To assess how well the wildlings modeled human immune responses, the researchers tested two therapies that had seemed promising in traditional lab mice, but failed in humans. One, an antibody treatment that had an anti-inflammatory effect in mice, nearly killed healthy human volunteers when researchers tried it in 2006. When Rosshart tried this, the lab mice survived—as expected—whereas the wildlings died of sepsis.
The other treatment, a potential therapy for sepsis, had increased the survival rates of mice with sepsis, but had the opposite effect in humans. When Rosshart used the treatment on wildlings with a sepsislike condition, they died at a higher rate than untreated controls, just like in the human trials. These experiments suggest the wildling mice could be a more accurate model of human immune responses in preclinical trials.

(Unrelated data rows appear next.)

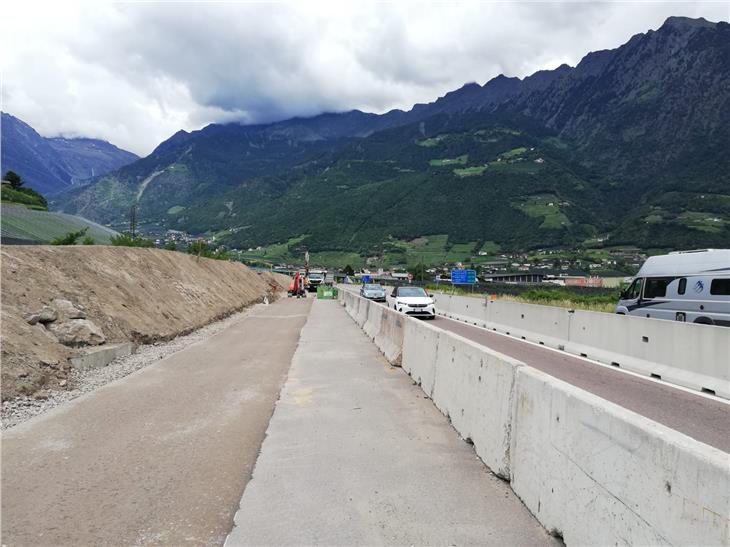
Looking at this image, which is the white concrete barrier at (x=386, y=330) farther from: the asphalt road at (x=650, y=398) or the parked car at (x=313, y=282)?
the parked car at (x=313, y=282)

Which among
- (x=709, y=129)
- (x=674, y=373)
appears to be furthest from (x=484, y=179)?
(x=674, y=373)

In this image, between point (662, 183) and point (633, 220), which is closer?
point (633, 220)

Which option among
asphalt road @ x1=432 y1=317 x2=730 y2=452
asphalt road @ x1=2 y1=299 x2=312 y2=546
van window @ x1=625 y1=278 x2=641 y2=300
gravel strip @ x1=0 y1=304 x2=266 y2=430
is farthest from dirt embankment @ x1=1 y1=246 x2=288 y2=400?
van window @ x1=625 y1=278 x2=641 y2=300

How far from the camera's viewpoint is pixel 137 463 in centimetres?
568

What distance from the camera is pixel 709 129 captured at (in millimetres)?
180625

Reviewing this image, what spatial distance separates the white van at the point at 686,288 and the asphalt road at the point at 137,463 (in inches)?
452

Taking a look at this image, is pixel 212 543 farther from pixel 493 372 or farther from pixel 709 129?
pixel 709 129

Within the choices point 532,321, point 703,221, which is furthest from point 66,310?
point 703,221

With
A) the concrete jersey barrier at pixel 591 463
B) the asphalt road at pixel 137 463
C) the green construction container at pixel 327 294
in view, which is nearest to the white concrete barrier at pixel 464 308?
the asphalt road at pixel 137 463

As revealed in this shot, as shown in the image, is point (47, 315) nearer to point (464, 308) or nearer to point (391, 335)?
point (391, 335)

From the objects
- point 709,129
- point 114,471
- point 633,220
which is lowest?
point 114,471

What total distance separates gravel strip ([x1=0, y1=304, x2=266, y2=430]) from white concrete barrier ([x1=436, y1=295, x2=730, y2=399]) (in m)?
11.3

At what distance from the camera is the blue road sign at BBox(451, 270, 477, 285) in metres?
40.4

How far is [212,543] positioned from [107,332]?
1093 centimetres
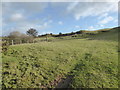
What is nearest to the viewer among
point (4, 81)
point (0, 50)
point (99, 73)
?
point (4, 81)

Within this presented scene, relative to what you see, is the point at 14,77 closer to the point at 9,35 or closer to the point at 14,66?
the point at 14,66

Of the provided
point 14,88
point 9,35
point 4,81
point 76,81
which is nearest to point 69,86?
point 76,81

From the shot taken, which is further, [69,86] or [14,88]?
[69,86]

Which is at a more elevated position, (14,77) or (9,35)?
(9,35)

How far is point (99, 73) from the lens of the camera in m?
6.38

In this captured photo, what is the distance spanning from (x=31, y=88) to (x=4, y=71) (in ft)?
9.08

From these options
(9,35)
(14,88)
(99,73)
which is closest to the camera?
(14,88)

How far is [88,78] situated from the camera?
575 cm

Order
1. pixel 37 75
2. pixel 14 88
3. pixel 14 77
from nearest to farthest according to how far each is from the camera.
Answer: pixel 14 88 → pixel 14 77 → pixel 37 75

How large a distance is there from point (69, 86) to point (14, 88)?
341 centimetres

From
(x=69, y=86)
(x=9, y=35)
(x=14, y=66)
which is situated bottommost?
(x=69, y=86)

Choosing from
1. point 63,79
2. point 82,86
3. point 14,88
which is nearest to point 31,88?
point 14,88

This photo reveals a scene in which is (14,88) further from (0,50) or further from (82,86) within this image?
(0,50)

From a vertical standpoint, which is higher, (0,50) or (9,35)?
(9,35)
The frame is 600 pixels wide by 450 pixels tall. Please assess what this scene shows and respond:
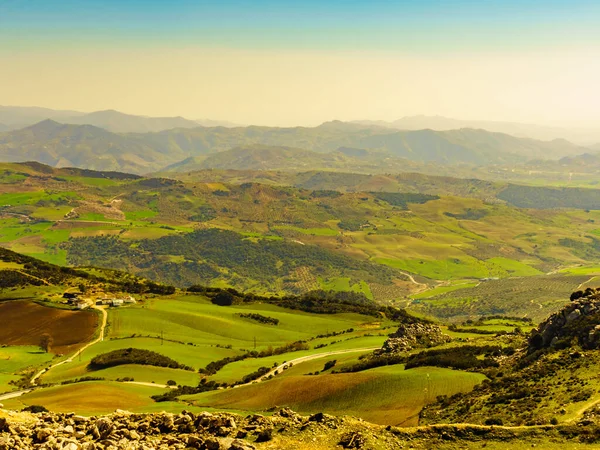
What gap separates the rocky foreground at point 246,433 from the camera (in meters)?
27.5

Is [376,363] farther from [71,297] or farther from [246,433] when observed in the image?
[71,297]

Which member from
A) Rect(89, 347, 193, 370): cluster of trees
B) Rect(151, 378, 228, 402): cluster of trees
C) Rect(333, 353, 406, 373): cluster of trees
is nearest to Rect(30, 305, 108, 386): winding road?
Rect(89, 347, 193, 370): cluster of trees

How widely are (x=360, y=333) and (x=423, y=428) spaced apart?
90178 mm

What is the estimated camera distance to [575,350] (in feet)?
160

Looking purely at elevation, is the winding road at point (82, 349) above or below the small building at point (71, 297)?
below

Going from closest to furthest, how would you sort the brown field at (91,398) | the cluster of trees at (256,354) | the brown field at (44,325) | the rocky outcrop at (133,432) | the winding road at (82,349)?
the rocky outcrop at (133,432), the brown field at (91,398), the winding road at (82,349), the cluster of trees at (256,354), the brown field at (44,325)

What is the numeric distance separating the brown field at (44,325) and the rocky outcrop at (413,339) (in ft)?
237

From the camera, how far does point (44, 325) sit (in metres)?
118

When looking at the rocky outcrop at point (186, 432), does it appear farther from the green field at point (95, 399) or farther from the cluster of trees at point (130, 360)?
the cluster of trees at point (130, 360)

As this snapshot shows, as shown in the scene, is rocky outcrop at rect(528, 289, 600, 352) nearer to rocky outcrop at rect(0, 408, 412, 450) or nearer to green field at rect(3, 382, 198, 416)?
rocky outcrop at rect(0, 408, 412, 450)

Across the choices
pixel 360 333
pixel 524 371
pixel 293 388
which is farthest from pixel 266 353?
pixel 524 371

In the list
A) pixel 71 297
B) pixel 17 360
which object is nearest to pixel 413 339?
pixel 17 360

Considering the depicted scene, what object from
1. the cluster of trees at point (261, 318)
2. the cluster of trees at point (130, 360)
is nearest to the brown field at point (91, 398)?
the cluster of trees at point (130, 360)

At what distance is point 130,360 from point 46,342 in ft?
90.4
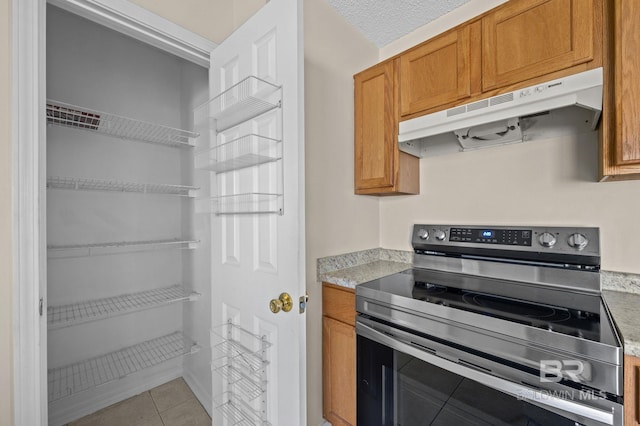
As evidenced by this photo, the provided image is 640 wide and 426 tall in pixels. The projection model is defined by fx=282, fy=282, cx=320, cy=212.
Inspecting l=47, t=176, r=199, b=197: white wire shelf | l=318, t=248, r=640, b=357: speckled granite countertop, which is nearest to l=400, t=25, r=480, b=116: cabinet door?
l=318, t=248, r=640, b=357: speckled granite countertop

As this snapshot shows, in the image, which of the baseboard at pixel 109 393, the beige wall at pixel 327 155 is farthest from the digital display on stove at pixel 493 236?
the baseboard at pixel 109 393

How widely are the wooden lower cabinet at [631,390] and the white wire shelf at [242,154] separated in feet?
4.18

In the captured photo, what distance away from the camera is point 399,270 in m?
1.77

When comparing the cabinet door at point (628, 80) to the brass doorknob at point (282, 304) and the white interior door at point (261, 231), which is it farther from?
the brass doorknob at point (282, 304)

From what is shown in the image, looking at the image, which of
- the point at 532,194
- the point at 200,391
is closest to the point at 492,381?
the point at 532,194

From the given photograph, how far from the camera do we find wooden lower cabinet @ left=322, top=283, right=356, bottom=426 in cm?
151

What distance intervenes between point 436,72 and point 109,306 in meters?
2.62

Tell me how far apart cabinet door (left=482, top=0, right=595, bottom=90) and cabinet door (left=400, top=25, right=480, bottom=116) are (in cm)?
10

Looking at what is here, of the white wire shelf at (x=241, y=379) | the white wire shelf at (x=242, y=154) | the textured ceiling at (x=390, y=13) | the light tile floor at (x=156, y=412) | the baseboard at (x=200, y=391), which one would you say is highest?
the textured ceiling at (x=390, y=13)

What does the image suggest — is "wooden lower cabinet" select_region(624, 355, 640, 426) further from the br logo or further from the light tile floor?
the light tile floor

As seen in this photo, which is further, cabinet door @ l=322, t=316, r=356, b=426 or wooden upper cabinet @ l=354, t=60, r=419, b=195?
wooden upper cabinet @ l=354, t=60, r=419, b=195
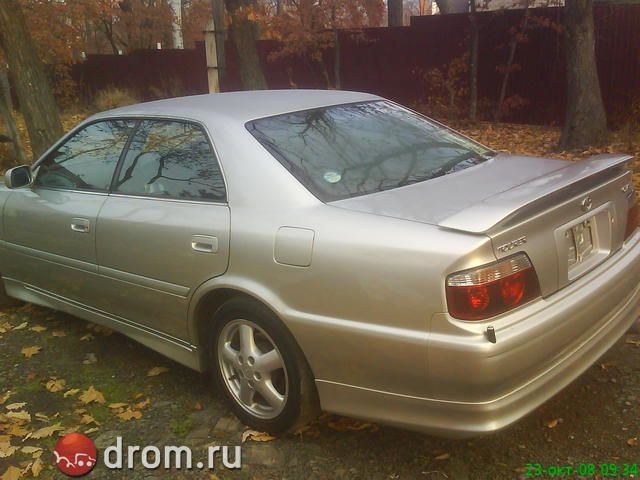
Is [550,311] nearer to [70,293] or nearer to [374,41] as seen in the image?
[70,293]

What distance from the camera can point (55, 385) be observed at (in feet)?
13.3

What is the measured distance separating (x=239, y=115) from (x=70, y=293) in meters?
1.73

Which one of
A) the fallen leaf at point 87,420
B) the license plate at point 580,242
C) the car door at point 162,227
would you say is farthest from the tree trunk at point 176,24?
the license plate at point 580,242

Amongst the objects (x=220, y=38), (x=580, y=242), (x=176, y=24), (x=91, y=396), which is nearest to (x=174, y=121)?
(x=91, y=396)

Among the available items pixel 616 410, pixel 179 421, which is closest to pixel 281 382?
pixel 179 421

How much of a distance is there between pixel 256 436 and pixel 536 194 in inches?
67.8

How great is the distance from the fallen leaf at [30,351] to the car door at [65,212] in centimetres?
39

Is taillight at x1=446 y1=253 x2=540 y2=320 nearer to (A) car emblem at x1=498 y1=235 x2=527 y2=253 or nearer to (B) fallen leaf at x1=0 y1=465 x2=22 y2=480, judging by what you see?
(A) car emblem at x1=498 y1=235 x2=527 y2=253

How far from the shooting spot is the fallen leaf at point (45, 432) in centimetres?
352

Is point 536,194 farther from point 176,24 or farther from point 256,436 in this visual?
point 176,24

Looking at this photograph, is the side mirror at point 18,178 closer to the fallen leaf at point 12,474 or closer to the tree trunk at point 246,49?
the fallen leaf at point 12,474

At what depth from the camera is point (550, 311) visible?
2719mm

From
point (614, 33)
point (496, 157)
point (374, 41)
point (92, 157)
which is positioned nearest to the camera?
point (496, 157)

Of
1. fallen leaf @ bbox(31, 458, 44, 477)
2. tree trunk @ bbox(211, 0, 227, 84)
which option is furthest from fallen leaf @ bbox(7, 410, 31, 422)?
tree trunk @ bbox(211, 0, 227, 84)
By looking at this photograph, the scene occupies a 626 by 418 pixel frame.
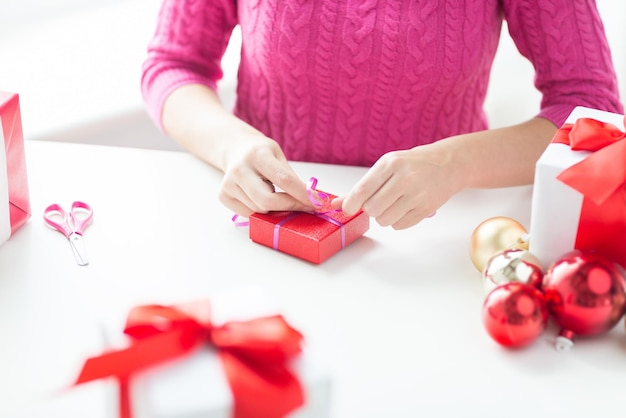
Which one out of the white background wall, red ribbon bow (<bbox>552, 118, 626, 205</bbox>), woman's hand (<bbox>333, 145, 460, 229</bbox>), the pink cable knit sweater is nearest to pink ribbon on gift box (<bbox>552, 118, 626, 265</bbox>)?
red ribbon bow (<bbox>552, 118, 626, 205</bbox>)

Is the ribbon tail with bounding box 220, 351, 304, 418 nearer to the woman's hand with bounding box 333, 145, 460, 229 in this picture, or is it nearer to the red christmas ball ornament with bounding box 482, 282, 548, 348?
the red christmas ball ornament with bounding box 482, 282, 548, 348

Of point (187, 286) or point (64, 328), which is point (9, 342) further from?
point (187, 286)

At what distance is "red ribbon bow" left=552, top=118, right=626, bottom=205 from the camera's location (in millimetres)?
741

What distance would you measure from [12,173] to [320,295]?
1.21ft

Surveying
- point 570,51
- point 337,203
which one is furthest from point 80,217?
point 570,51

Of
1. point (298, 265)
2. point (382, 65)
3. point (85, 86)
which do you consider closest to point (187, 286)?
point (298, 265)

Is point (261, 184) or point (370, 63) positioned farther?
point (370, 63)

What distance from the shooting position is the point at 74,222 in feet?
3.12

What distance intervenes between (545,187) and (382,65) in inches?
14.8


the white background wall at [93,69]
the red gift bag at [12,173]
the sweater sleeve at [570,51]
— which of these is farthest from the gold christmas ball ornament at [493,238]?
the white background wall at [93,69]

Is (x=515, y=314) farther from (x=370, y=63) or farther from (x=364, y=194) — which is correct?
(x=370, y=63)

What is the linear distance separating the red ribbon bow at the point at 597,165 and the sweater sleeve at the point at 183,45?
59 centimetres

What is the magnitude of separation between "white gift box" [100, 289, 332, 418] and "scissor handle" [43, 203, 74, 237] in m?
0.32

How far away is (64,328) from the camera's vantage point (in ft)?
2.55
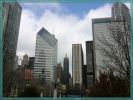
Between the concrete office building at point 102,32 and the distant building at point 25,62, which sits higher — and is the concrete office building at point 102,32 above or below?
above

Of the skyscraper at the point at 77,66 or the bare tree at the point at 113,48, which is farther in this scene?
the skyscraper at the point at 77,66

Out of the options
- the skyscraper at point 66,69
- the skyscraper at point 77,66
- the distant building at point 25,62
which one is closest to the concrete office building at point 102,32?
the skyscraper at point 77,66

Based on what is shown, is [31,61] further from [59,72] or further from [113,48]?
[113,48]

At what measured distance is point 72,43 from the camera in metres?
2.16

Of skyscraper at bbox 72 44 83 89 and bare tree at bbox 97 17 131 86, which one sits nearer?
bare tree at bbox 97 17 131 86

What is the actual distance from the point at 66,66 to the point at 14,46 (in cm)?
75

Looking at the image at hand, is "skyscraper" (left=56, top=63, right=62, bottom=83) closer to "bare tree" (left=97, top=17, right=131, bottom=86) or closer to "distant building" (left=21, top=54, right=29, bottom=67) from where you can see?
"distant building" (left=21, top=54, right=29, bottom=67)

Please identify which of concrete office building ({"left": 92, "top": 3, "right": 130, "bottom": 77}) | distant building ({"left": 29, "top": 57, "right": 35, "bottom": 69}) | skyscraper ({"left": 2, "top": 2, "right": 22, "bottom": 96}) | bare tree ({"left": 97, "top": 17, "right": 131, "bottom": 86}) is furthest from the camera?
distant building ({"left": 29, "top": 57, "right": 35, "bottom": 69})

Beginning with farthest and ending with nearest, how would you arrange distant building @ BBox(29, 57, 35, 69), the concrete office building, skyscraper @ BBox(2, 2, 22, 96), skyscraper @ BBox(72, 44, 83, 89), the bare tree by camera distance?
distant building @ BBox(29, 57, 35, 69) → skyscraper @ BBox(72, 44, 83, 89) → the bare tree → the concrete office building → skyscraper @ BBox(2, 2, 22, 96)

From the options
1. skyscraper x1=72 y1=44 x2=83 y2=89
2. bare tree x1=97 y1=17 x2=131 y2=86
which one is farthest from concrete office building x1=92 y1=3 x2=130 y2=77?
skyscraper x1=72 y1=44 x2=83 y2=89

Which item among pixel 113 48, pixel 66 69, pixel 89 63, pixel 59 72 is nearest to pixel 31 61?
pixel 59 72

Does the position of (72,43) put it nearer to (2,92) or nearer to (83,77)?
(83,77)

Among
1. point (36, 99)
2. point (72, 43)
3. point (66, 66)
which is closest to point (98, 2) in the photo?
point (72, 43)

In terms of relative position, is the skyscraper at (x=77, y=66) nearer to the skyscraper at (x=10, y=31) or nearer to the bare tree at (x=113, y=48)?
the bare tree at (x=113, y=48)
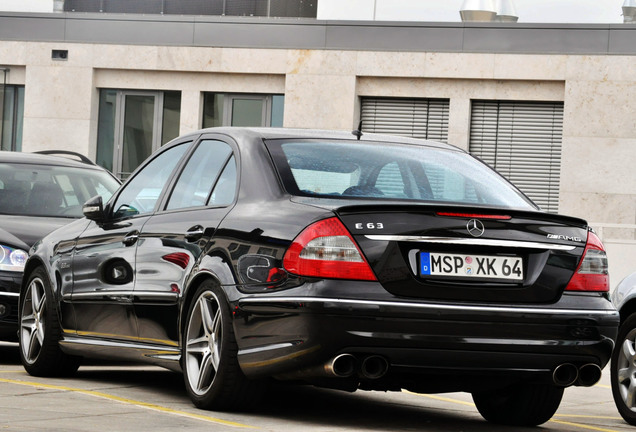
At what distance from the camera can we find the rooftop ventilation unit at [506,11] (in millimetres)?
27375

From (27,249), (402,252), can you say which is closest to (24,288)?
(27,249)

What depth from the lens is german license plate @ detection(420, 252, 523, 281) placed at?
6.05 meters

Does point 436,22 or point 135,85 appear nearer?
point 436,22

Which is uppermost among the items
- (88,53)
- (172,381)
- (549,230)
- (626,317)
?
(88,53)

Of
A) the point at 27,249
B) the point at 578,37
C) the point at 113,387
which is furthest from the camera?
the point at 578,37

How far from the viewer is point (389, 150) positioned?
714cm

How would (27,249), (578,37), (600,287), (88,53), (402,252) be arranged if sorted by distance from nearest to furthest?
1. (402,252)
2. (600,287)
3. (27,249)
4. (578,37)
5. (88,53)

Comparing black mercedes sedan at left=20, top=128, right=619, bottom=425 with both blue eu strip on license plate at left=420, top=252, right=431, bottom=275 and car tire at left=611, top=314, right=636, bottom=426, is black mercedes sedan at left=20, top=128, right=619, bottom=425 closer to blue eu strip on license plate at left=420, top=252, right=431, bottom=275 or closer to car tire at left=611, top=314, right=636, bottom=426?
blue eu strip on license plate at left=420, top=252, right=431, bottom=275

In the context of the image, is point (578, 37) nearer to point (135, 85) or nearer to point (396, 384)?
point (135, 85)

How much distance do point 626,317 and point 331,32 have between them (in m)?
19.4

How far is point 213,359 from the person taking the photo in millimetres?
6609

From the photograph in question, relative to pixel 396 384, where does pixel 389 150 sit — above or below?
above

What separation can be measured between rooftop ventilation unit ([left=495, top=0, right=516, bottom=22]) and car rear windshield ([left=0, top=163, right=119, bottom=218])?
676 inches

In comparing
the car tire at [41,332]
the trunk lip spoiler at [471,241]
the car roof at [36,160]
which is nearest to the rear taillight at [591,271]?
the trunk lip spoiler at [471,241]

Rosshart and his colleagues also wanted to see whether wildlings would retain their wild mouse–like microbes in lab settings. When they treated the wildlings with antibiotics and changed their diets, they found that the amounts and proportions of bacteria in and on the wildlings’ bodies changed less drastically than those of lab mice that underwent the same process, and soon bounced back. The wildlings also retained their wild microbiomes for several generations, and even passed on their microbes to cage mates that had been raised in the lab. (This happened through typical mouse behaviors such as eating each other’s poop.)
Integrating the wildlings into laboratory settings, Rosshart says, could be relatively easy. Researchers who wanted to use wildlings for specific experiments could establish colonies of the mice themselves, and refresh their microbiota once in a while by cohousing the wildlings with wild mice, he says. Every few generations, scientists could create more wildlings by implanting the lab mouse embryos into wild mice again.
David Masopust, an immunologist at the University of Minnesota in Minneapolis, says Rosshart’s study was well-designed. But he cautions that more research is needed to determine whether the new method is the best way to create “dirty” mice. Masopust, for example, keeps his lab mice in cages with mice from pet shops to achieve a more humanlike immune response. “I don’t know that … their way is really any better than other approaches,” he says.